2026 Cavan Senior Hurling Championship
- Dates: July 10 - Aug 2, 2026
- Teams: 3
- Sponsor: Gilsenan Floors and Doors^{[citation needed]}
- Champions: Cootehill Celtic (10th title)
- Runners-up: East Cavan Gaels

Tournament statistics
- Matches played: 3

= 2026 Cavan Senior Hurling Championship =

Annual hurling competition season

The 2026 Cavan Senior Hurling Championship was the 67th staging of the Cavan Senior Hurling Championship since its establishment by the Cavan County Board in 1908.

Three teams contested the championship; Cootehill Celtic entered the competition as the defending champions, alongside East Cavan Gaels and Mullahoran St Joseph's.

The final was played on 2 August 2026 at Kingspan Breffni Park in Cavan between Cootehill Celtic and East Cavan Gaels in a repeat of the 2025 final. Cootehill Celtic won the contest 3-24 to 3-8 to retain their title and win their tenth overall.

-.-.-

• **TASK INSTRUCTIONS**:
• a. Retype the passage of the Cavan hurling article from "Tournament statistics" to "their tenth overall.".
• b. Answer these questions using the Cavan hurling article, marking each answer to match its question.
(i) How many teams contested the 2026 championship?
(ii) At which venue was the final played?
(iii) What was the score in the final?
• c. In one to three sentences, explain why the Cavan hurling article says Cootehill Celtic retained their title.

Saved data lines
-.-.-

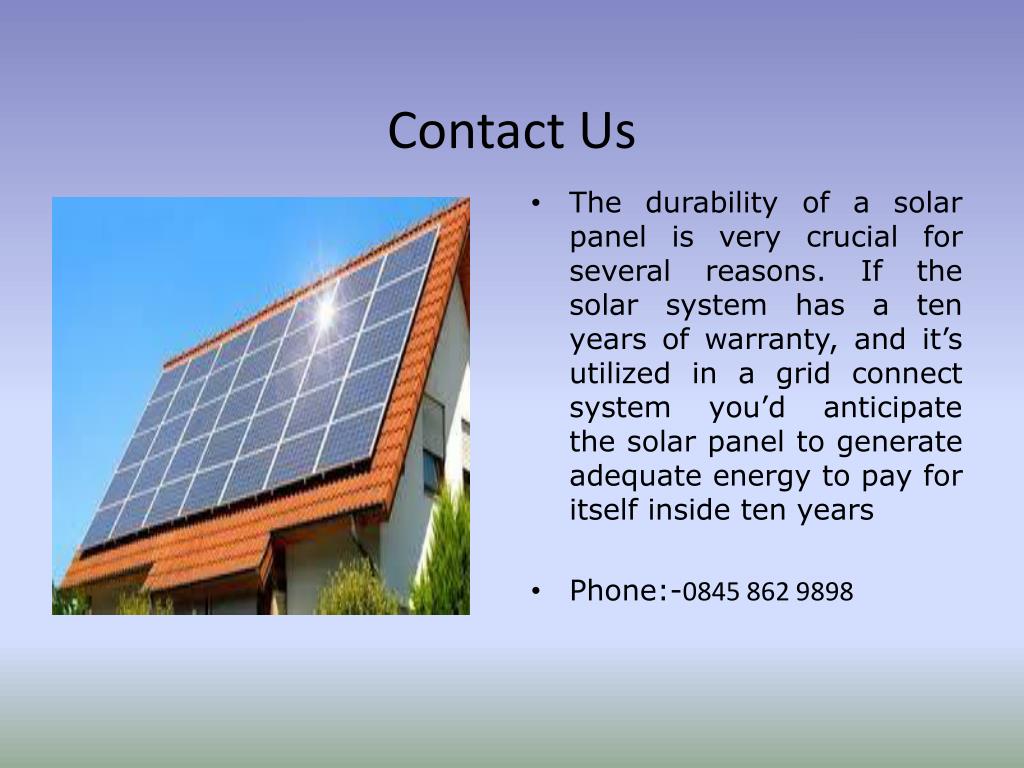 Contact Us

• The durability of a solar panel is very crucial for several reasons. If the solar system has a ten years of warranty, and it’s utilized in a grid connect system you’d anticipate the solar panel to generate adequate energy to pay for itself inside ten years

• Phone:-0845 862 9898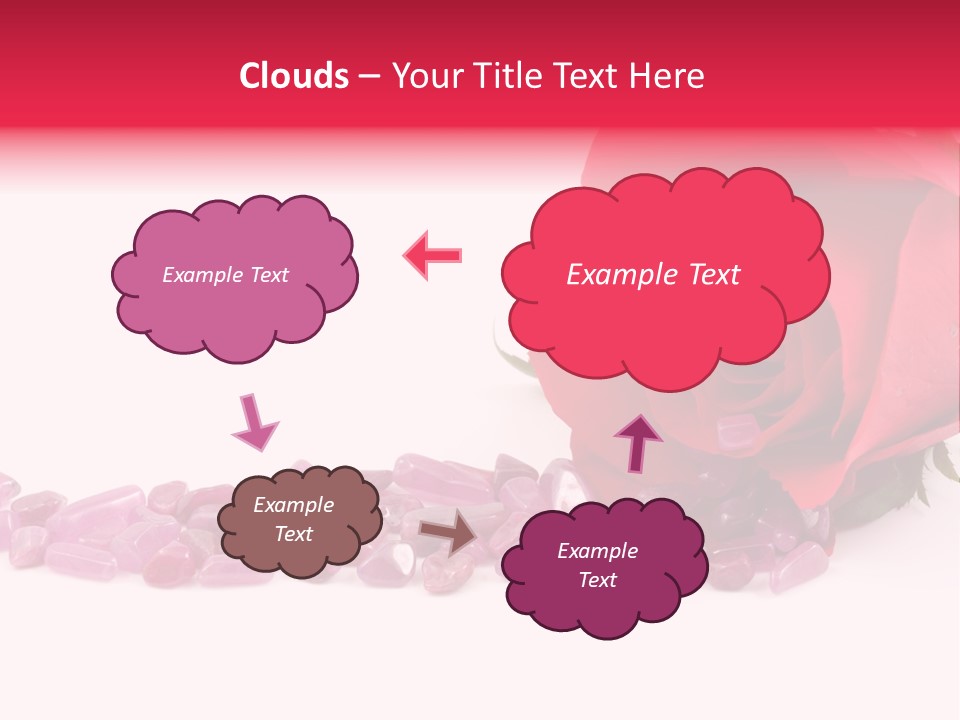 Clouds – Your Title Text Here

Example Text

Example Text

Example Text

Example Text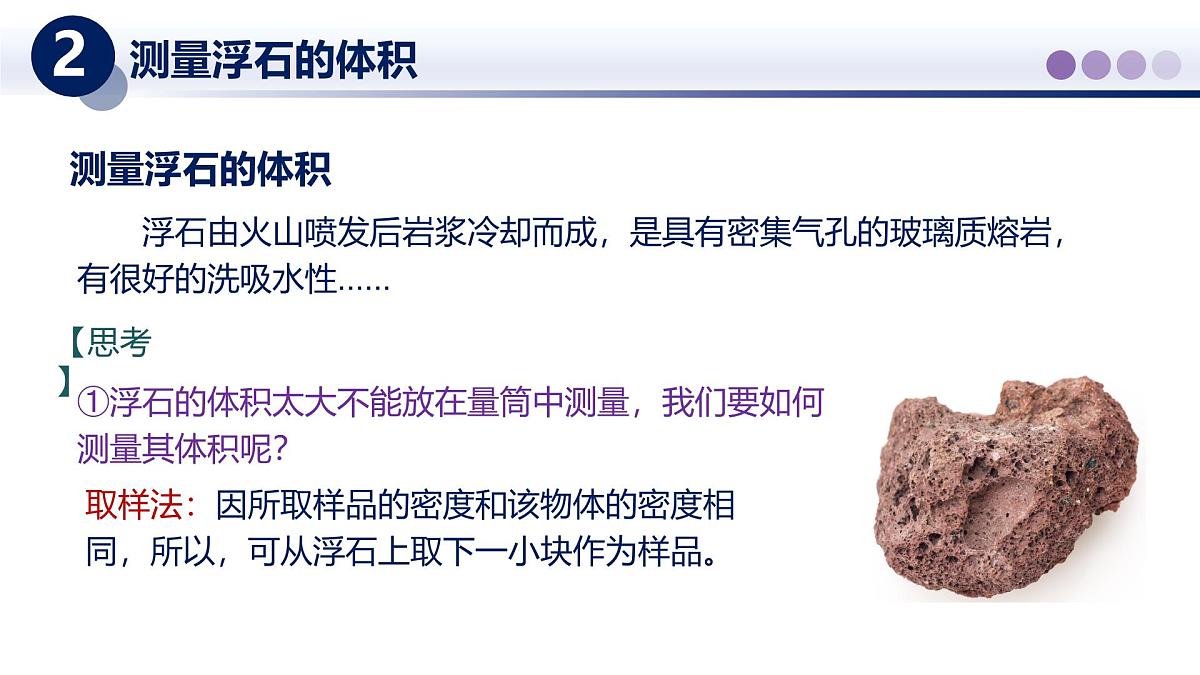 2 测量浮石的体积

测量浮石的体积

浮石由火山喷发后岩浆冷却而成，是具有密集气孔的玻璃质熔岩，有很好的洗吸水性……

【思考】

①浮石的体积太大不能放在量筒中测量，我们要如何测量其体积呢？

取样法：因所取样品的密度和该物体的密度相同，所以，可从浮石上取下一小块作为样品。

-.-.-

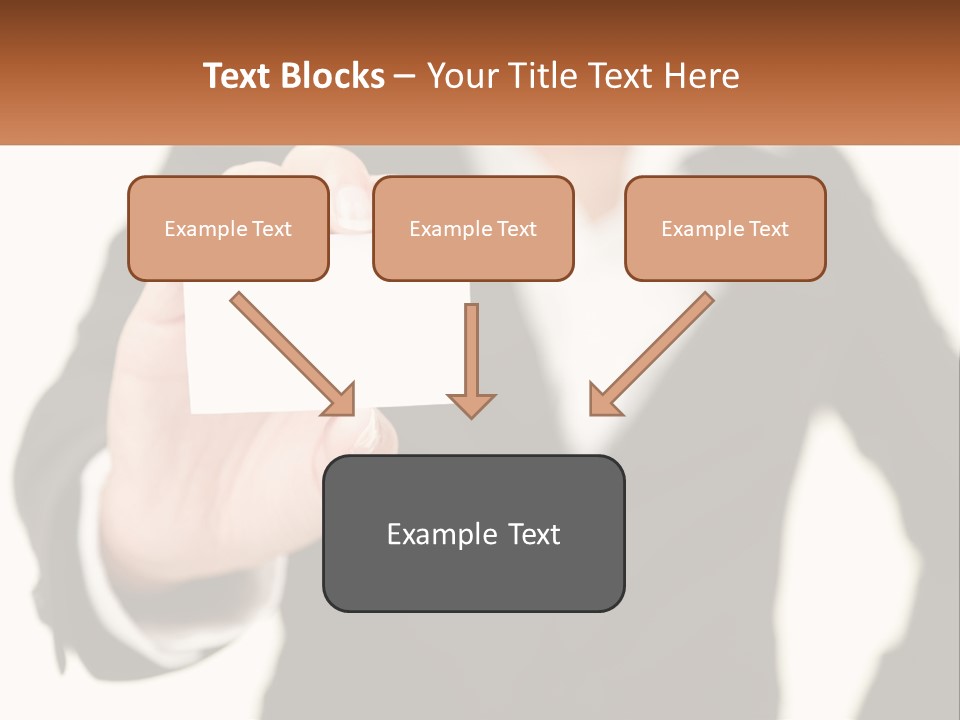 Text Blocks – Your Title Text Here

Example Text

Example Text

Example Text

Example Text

-.-.-

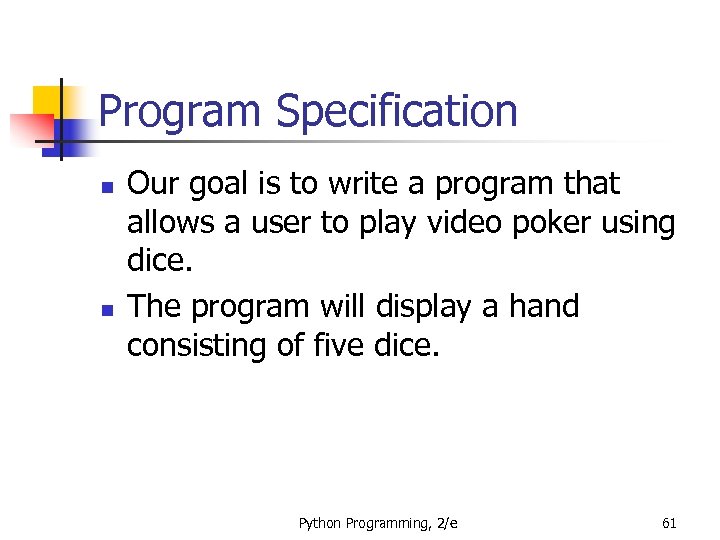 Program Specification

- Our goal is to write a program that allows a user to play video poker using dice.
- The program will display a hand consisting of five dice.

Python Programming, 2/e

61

-.-.-

• **WRITTEN RESPONSES**:
• a.
Tournament statistics
- Matches played: 3

= 2026 Cavan Senior Hurling Championship =

Annual hurling competition season

The 2026 Cavan Senior Hurling Championship was the 67th staging of the Cavan Senior Hurling Championship since its establishment by the Cavan County Board in 1908.

Three teams contested the championship; Cootehill Celtic entered the competition as the defending champions, alongside East Cavan Gaels and Mullahoran St Joseph's.

The final was played on 2 August 2026 at Kingspan Breffni Park in Cavan between Cootehill Celtic and East Cavan Gaels in a repeat of the 2025 final. Cootehill Celtic won the contest 3-24 to 3-8 to retain their title and win their tenth overall.

• b.
(i) Three teams.
(ii) Kingspan Breffni Park in Cavan.
(iii) Cootehill Celtic won 3-24 to 3-8.

• c. Cootehill Celtic entered the 2026 competition as the defending champions. By beating East Cavan Gaels 3-24 to 3-8 in the final, they kept the title they already held, winning it for the tenth time overall.